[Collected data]
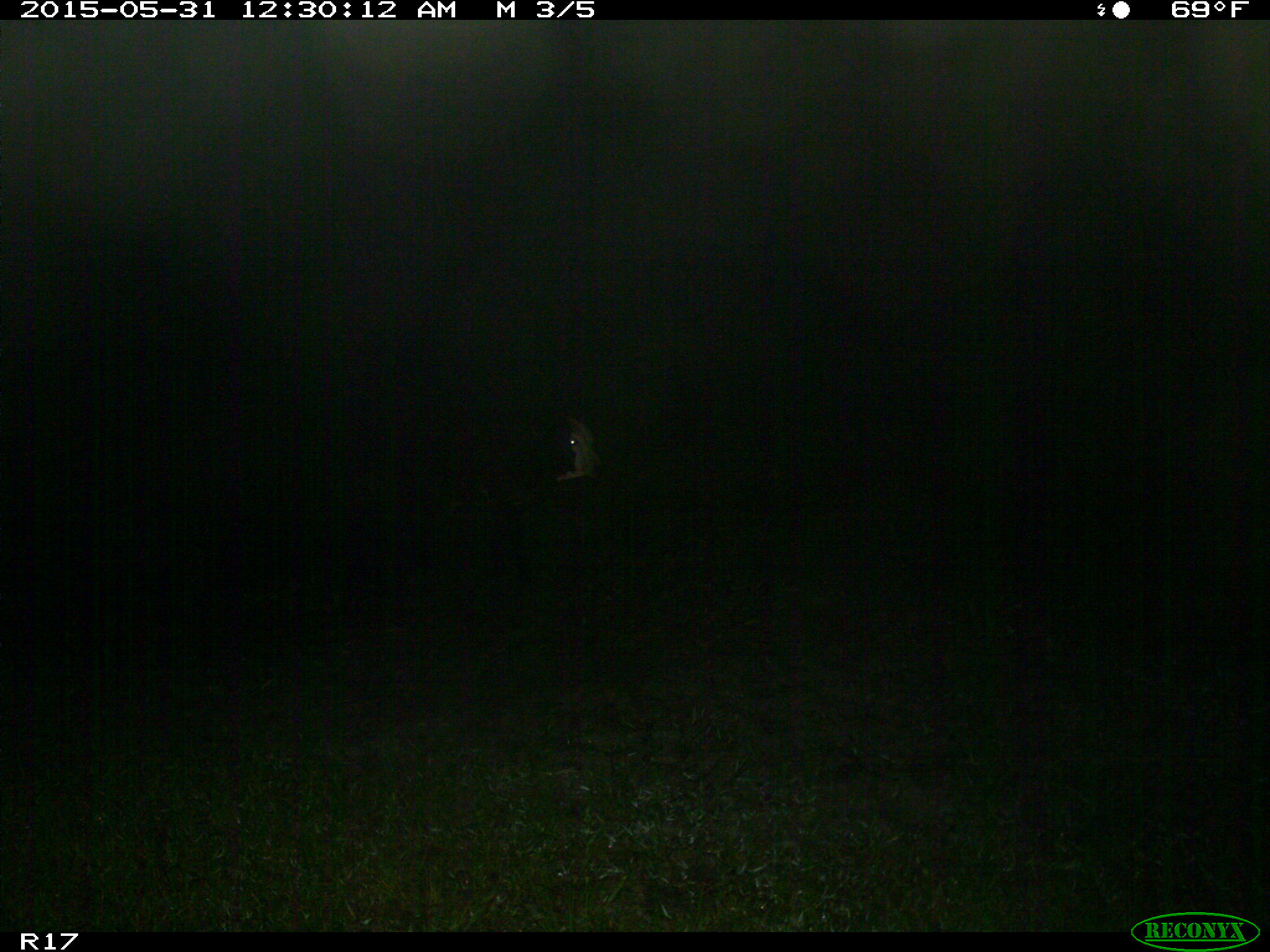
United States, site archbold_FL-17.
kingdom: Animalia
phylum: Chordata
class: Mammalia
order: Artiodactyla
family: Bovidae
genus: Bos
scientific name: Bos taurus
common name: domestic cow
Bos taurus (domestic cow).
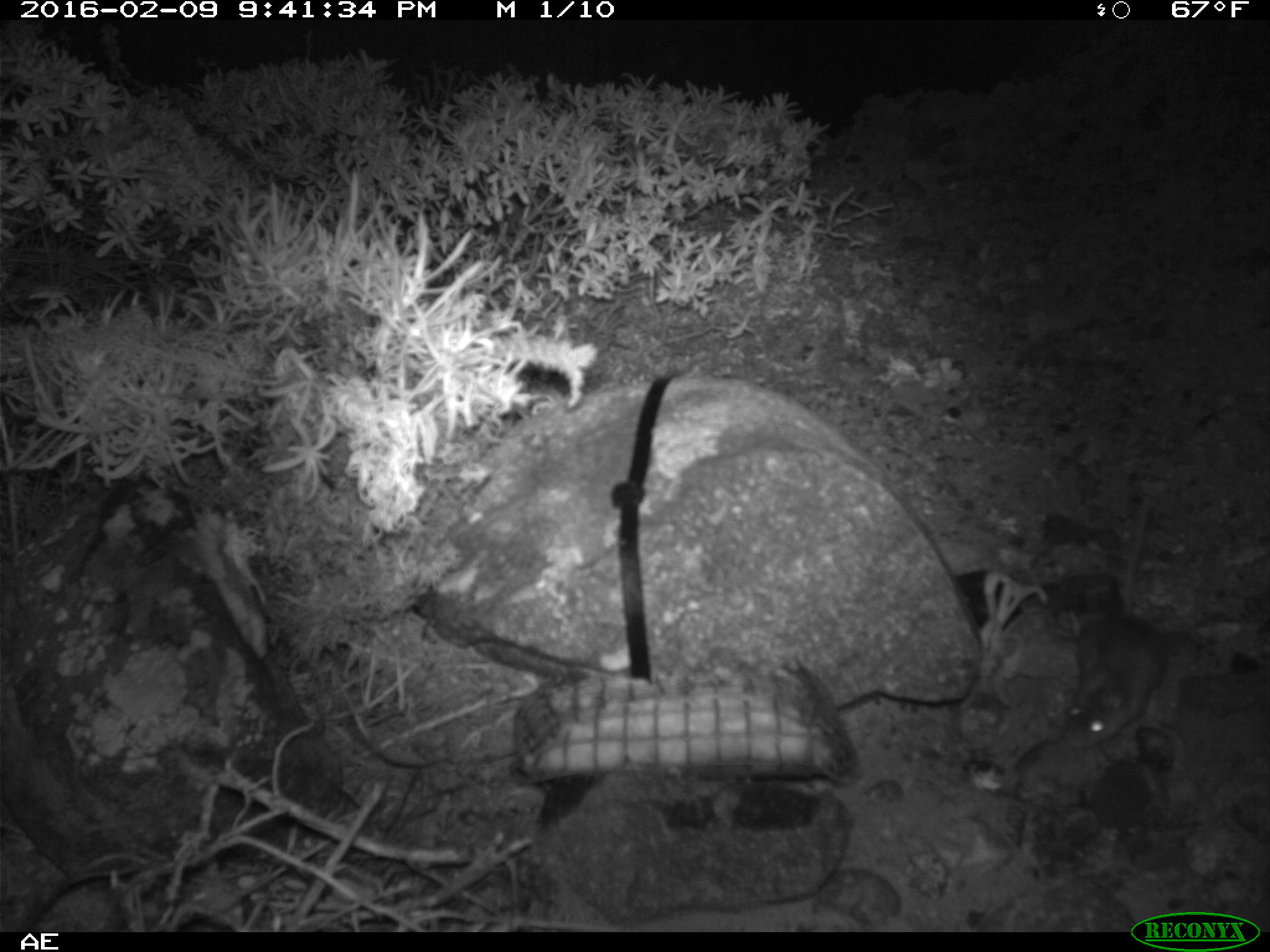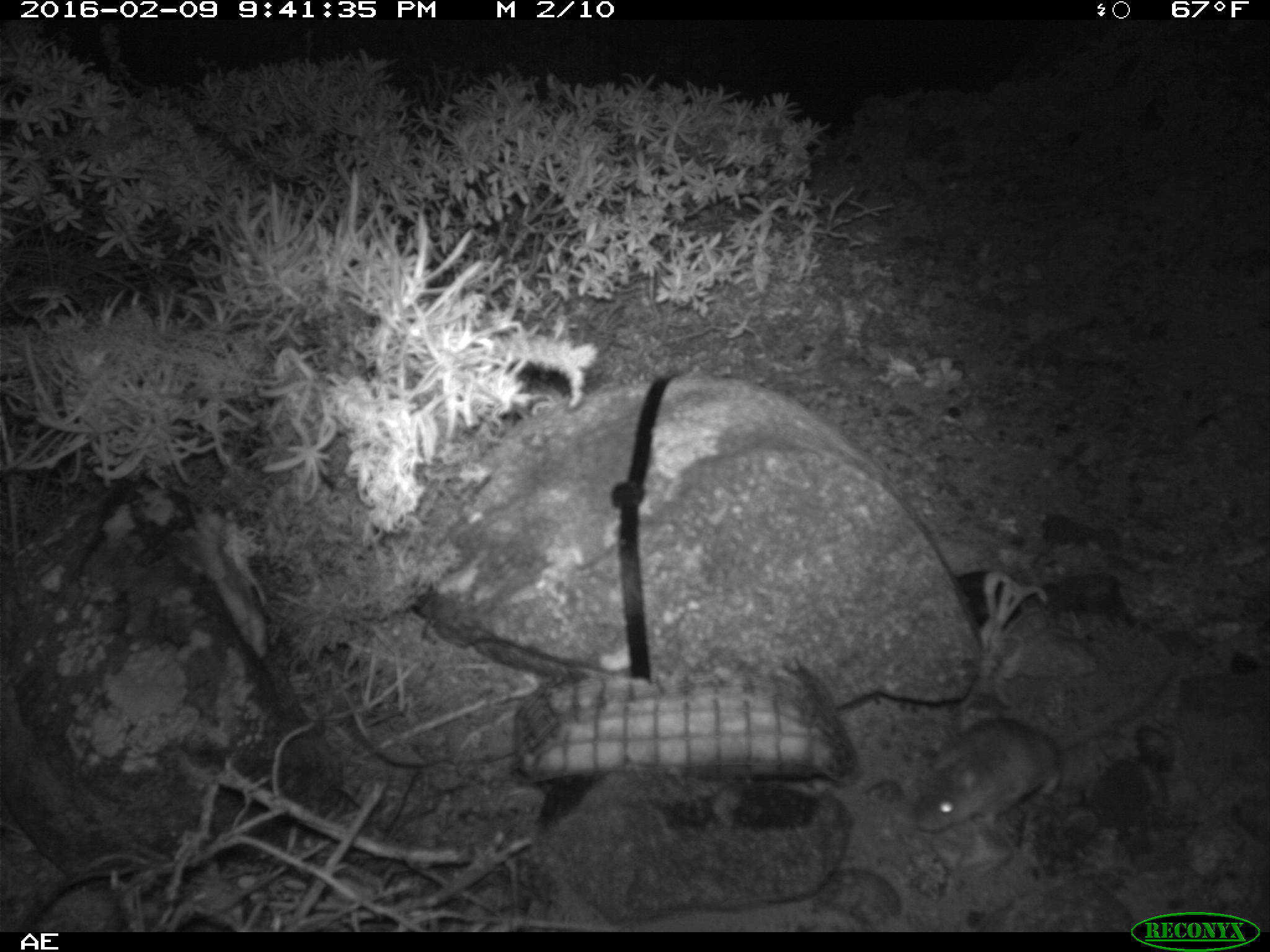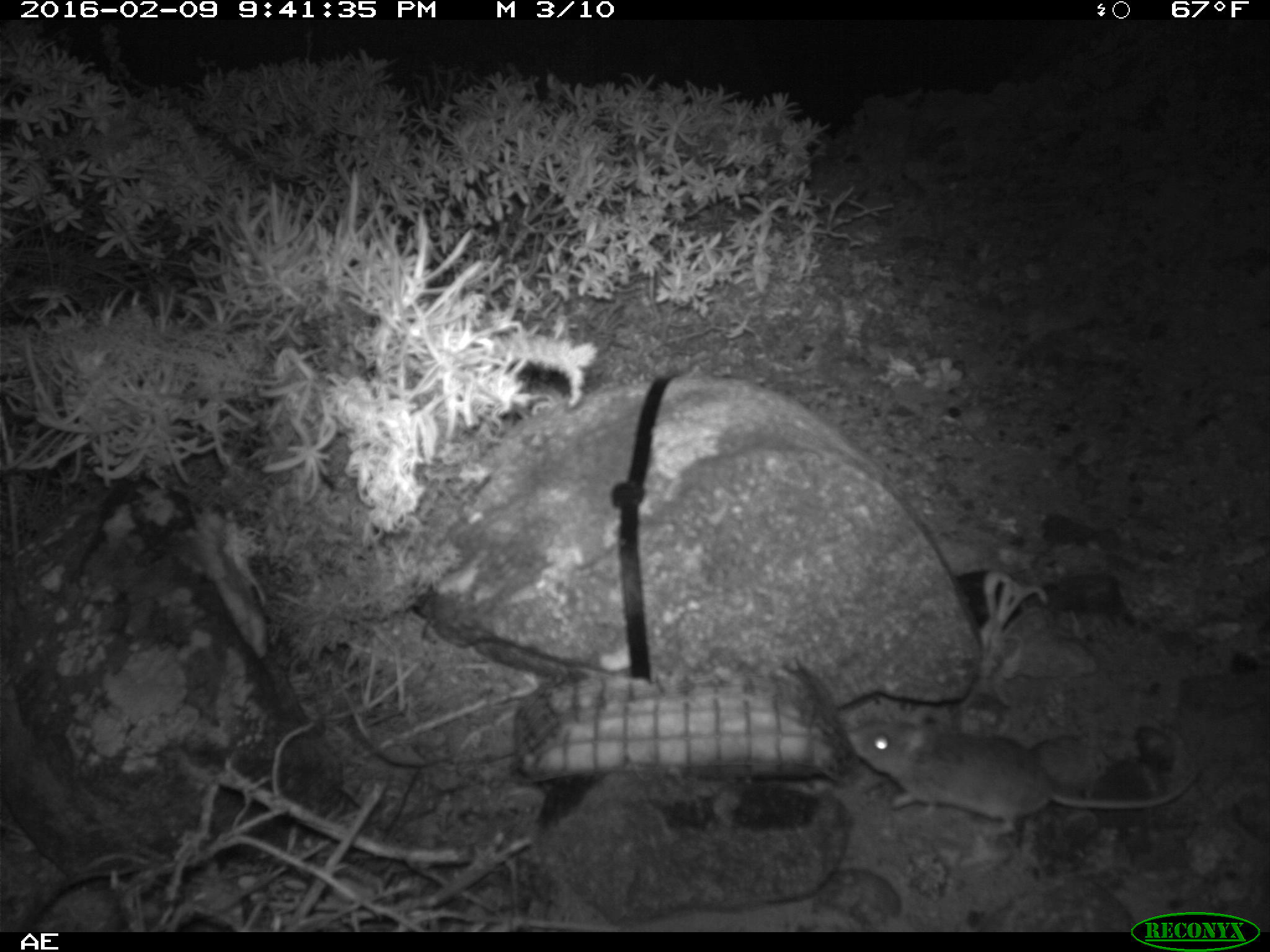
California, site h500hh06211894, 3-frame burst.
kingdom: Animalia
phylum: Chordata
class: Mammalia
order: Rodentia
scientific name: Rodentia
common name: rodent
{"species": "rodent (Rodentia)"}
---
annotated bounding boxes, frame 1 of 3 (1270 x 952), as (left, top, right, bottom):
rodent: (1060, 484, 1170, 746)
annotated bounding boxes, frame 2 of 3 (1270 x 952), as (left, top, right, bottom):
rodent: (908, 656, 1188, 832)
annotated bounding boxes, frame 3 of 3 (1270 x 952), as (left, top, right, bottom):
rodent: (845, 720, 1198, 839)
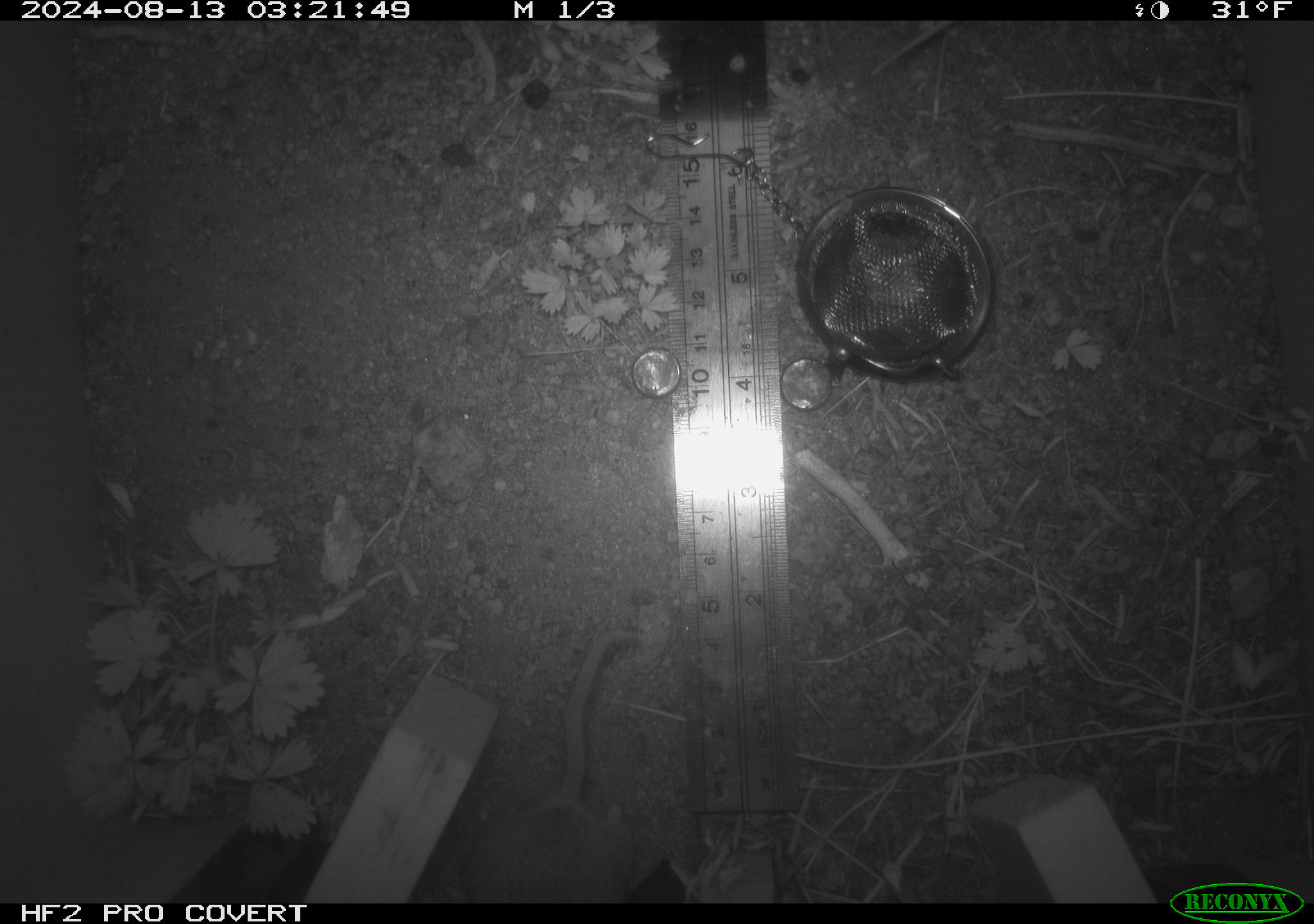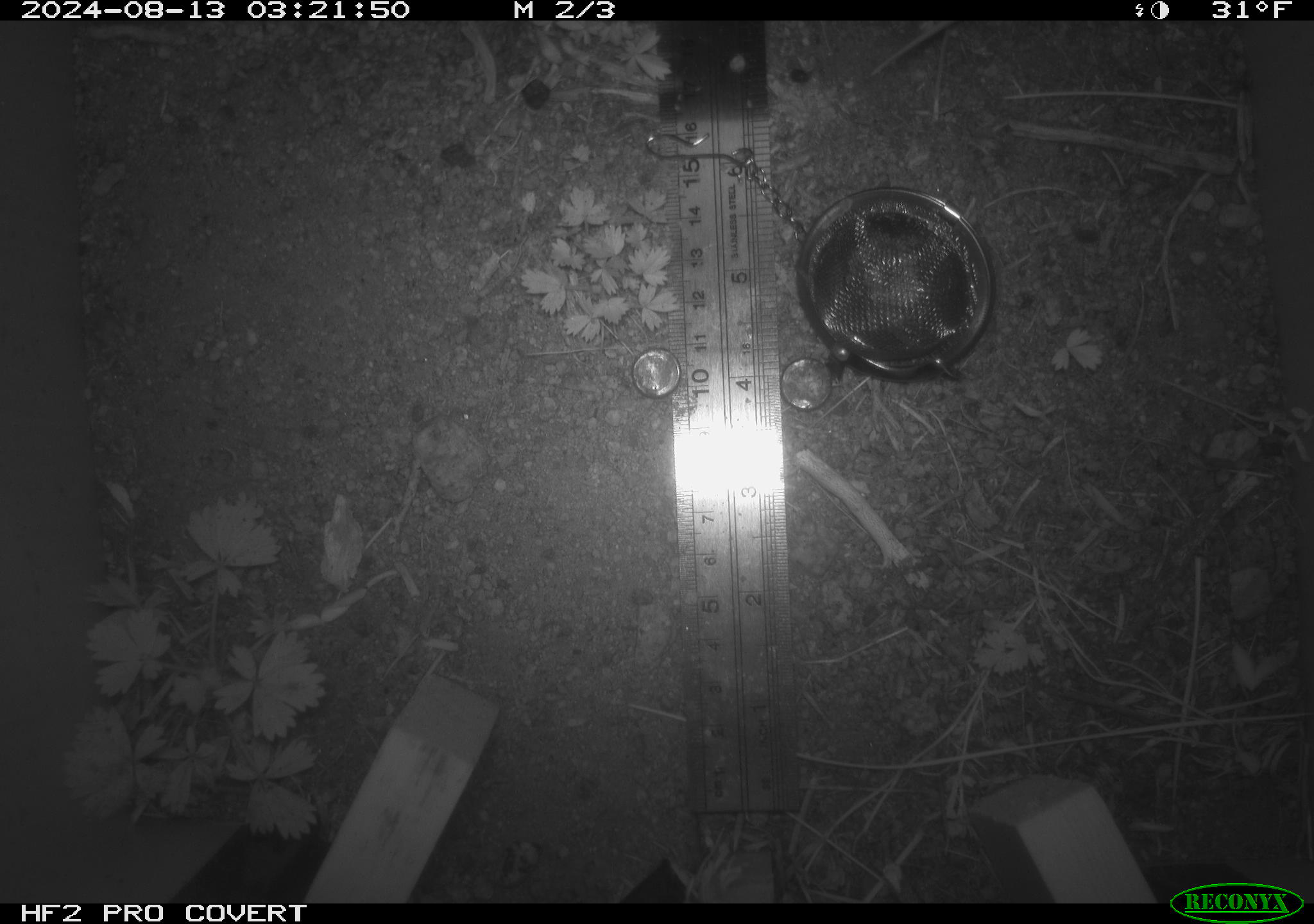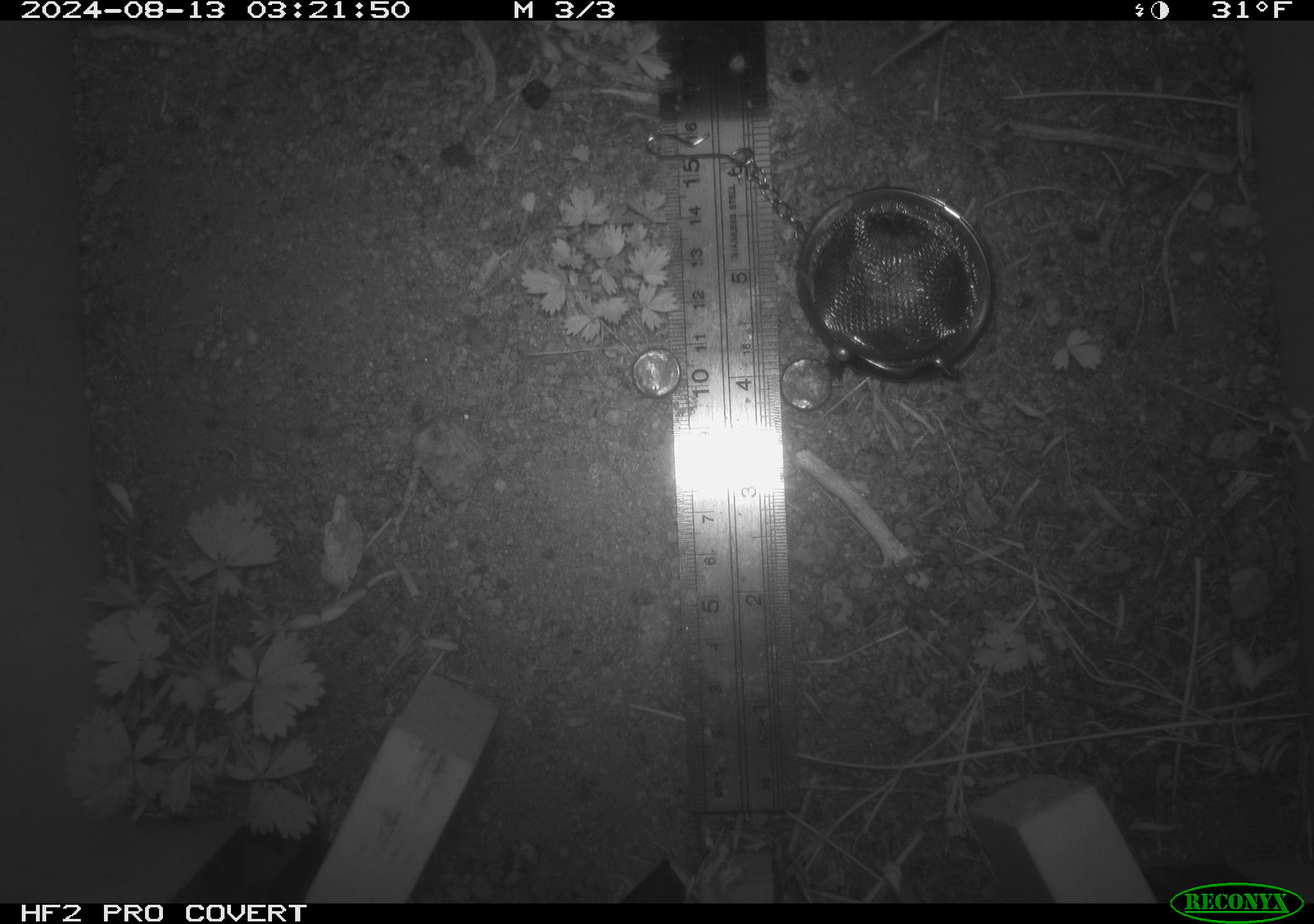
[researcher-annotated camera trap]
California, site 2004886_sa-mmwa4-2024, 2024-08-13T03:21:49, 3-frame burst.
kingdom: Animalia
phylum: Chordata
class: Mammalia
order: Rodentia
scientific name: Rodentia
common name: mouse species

◆ PROBLEM DETAILS:
Copy out the data above exactly, except the pictures.

◆ RESULT OF THE TASK:
United States, site archbold_FL-17.
kingdom: Animalia
phylum: Chordata
class: Mammalia
order: Artiodactyla
family: Bovidae
genus: Bos
scientific name: Bos taurus
common name: domestic cow
Bos taurus (domestic cow).
California, site h500hh06211894, 3-frame burst.
kingdom: Animalia
phylum: Chordata
class: Mammalia
order: Rodentia
scientific name: Rodentia
common name: rodent
{"species": "rodent (Rodentia)"}
---
annotated bounding boxes, frame 1 of 3 (1270 x 952), as (left, top, right, bottom):
rodent: (1060, 484, 1170, 746)
annotated bounding boxes, frame 2 of 3 (1270 x 952), as (left, top, right, bottom):
rodent: (908, 656, 1188, 832)
annotated bounding boxes, frame 3 of 3 (1270 x 952), as (left, top, right, bottom):
rodent: (845, 720, 1198, 839)
[researcher-annotated camera trap]
California, site 2004886_sa-mmwa4-2024, 2024-08-13T03:21:49, 3-frame burst.
kingdom: Animalia
phylum: Chordata
class: Mammalia
order: Rodentia
scientific name: Rodentia
common name: mouse species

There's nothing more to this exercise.